═══ DATA ═══
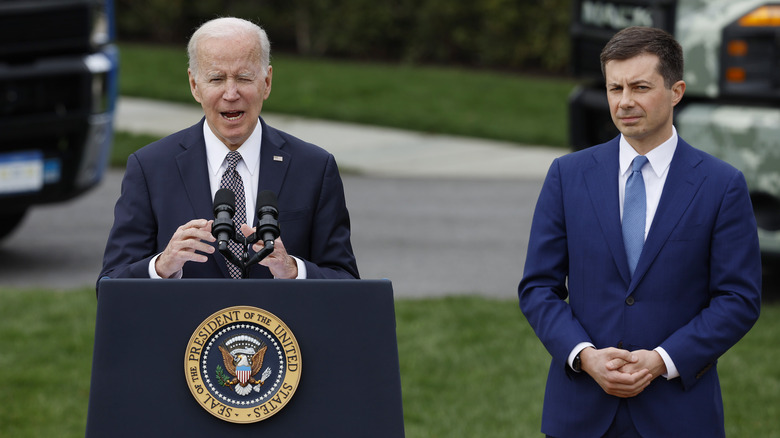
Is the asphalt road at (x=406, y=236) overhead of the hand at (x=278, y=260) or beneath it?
beneath

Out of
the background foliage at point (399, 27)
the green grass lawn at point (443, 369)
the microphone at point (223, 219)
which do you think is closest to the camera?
the microphone at point (223, 219)

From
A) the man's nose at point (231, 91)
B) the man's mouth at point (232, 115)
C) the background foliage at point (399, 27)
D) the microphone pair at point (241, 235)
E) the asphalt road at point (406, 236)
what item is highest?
the background foliage at point (399, 27)

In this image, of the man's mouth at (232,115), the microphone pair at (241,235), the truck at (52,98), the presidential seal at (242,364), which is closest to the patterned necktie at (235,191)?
the man's mouth at (232,115)

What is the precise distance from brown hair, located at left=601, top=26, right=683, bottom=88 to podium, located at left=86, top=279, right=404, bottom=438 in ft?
3.21

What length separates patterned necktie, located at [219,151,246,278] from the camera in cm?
350

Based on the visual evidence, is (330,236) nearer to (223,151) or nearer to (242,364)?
(223,151)

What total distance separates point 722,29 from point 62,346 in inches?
165

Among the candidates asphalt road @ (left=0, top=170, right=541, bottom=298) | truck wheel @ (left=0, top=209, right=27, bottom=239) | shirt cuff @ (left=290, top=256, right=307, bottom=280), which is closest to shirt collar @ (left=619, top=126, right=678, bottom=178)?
shirt cuff @ (left=290, top=256, right=307, bottom=280)

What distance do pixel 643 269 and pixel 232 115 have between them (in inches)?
49.7

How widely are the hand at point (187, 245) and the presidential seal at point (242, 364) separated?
0.19 metres

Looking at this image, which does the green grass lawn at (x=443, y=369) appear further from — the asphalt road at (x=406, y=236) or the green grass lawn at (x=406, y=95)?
the green grass lawn at (x=406, y=95)

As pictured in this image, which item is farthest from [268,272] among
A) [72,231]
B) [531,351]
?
[72,231]

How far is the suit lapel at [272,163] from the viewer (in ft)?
11.6

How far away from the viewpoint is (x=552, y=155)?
15.0m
═══
- YOUR GOAL -
Copy out the records word for word, from the line with "Based on the" to the line with "0.19 metres".

- EXERCISE SOLUTION -
Based on the visual evidence, is (330,236) nearer to (223,151) or nearer to (242,364)?
(223,151)

What total distance separates point 722,29 from point 62,346 in inches?
165

Among the candidates asphalt road @ (left=0, top=170, right=541, bottom=298) | truck wheel @ (left=0, top=209, right=27, bottom=239) | shirt cuff @ (left=290, top=256, right=307, bottom=280), which is closest to shirt collar @ (left=619, top=126, right=678, bottom=178)?
shirt cuff @ (left=290, top=256, right=307, bottom=280)

What distance do pixel 643 269 and pixel 232 115 have between them (in inches)?
49.7

How widely are the hand at point (187, 245) and the presidential seal at point (242, 364) separated?
0.19 metres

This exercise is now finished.